October 3, 2001
Painful Cases of Mistaken Identity
By Fredrick Kunkle
METUCHEN, N.J., -- The FBI shattered more than Syed Asif's front door when they stormed his apartment in a predawn raid. They also shattered his faith in the American system of justice.
"I cannot sleep at night now. I am so scared that someone's going to come and pop open the door and shoot me or something," said Asif, 50, a Pakistani immigrant who works as a security guard.
In the hunt for accomplices to the Sept. 11 terrorist attacks on the World Trade Center and the Pentagon, the FBI and local police departments have rounded up hundreds of people. Some have turned out to be victims of happenstance or mistaken identity, and leaders from the Islamic community and the FBI have met several times to discuss ways of minimizing tensions.
Asif's misfortune began with a rumor that one of his neighbors in a Metuchen rooming house had been dancing and celebrating while working at a gas station on Sept. 11. Asif said he was not sure of the neighbor's name, even though they had quarreled a few times because the man entertained visitors late into the night.
No one seems to know how the rumor started. Jagdis Deol, who owns both the rooming house and the gas station next door, said the first he heard of it was about 10 days ago when a drunk stormed into the station, spoiling to fight whoever had been dancing.
Deol confronted Asif's neighbor. He denied any kind of celebration during his shift on Sept. 11 or the days thereafter. But it didn't matter.
"I fired the kid. I said, 'You got to go. You're hurting my business,' " Deol explained.
A few days later, local police came by the station. Then, around 5:45 a.m. last Wednesday, FBI agents smashed their way into the rooming house. Guns drawn, they ordered everyone to the floor. Asif said he and several others were handcuffed as FBI agents turned their second-floor rooms upside down and paraded them outside while police stopped traffic.
"I just cannot tell you the embarrassment of that," Asif said. "Everybody was looking at us like we were some kind of criminals."
At police headquarters, he said, FBI agents inspected all of the men's identification documents, looking for forgeries. After checking his papers and satisfying themselves that he was a naturalized U.S. citizen, he said, the agents removed his handcuffs and asked him to translate during the questioning of his neighbor.
Asif, who speaks Punjabi and Urdu, complied. The questioning lasted at least 30 minutes, he said. The neighbor denied having anything to do with the terrorist attacks but confessed to having a false New Jersey driver's license. Asif said that everyone was released, though he has no idea what happened to the neighbor who worked at the gas station.

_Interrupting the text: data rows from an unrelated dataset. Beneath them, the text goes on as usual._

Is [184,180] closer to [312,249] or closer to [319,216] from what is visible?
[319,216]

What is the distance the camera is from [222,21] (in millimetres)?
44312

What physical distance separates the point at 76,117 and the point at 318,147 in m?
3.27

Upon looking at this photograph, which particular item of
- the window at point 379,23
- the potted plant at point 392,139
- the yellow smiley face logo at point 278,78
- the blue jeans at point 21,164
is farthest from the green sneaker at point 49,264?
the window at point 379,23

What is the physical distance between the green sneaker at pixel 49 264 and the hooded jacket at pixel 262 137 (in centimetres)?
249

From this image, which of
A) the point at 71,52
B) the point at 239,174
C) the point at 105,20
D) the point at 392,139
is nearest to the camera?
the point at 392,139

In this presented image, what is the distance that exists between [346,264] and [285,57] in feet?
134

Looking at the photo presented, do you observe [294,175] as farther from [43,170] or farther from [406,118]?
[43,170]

"Is this the way I should be treated as a citizen of this country?" Asif asked. "I think there should have been a better way, a more decent way, to investigate."
Metuchen Police Chief James Keane referred all questions to the FBI. Special Agent Sandra Carroll, a spokeswoman for the bureau's Newark office, said she had no record that anyone was detained after the search. She also said she sympathized with innocent people who are sometimes swept into the investigation. But she said that there had been enough evidence to obtain a court-approved search warrant, and that agents had no way of knowing whether they would encounter resistance.
"We don't know that going into the door," she said. "For everyone's safety, on both sides, there is a certain procedure that we have to [follow]. We're in a very precarious situation in this investigation, and we're dealing with very dangerous people."
So far, the FBI and Immigration and Naturalization Service have detained or arrested more than 500 people in the terrorism investigation, and more than 140 are still being held, Justice Department officials said.
Meanwhile, in New Jersey's Berkeley Township, a case of mistaken identity triggered the FBI's search of another apartment building and gas station.
After seeing pictures of the suspected hijackers, residents tipped authorities that a man who looked like suspected hijacker Marwan Al-Shehhi had been working at the Bayville Shell on Route 9.
"The day his picture was in the paper, I identified him across the street," said James Tilton, a clerk at the Ocean Gate Market and Deli across from the apartment. The man who looked like Al-Shehhi often stopped in to purchase "Home Again" international calling cards at $10 a piece from the deli, Tilton said.
FBI agents searched the gas station and the first-floor apartment at 219 Ocean Gate Ave., detaining at least two people and kicking up a small media storm.
Then the owner of the gas station, Magdy Beshara, an Egyptian American from East Brunswick, N.J., went to the local newspaper, the Asbury Park Press, with a relative from Forked River, N.J., in tow. He explained that his cousin, Akram Mena, 37, worked at the gas station from March 2000 to February 2001.
Mena bore a striking resemblance to the FBI photo of Al-Shehhi that ran in the Press, right down to his style of eyeglasses, goatee and mustache.
Carroll, the FBI spokeswoman, attributed the search to an unfortunate misidentification. But the damage had been done. Passersby shouted curses at the gas station, and an employee was threatened as he walked home, Beshara said.
"Business went down about 75 percent," he added. "It's going to take a while to come back."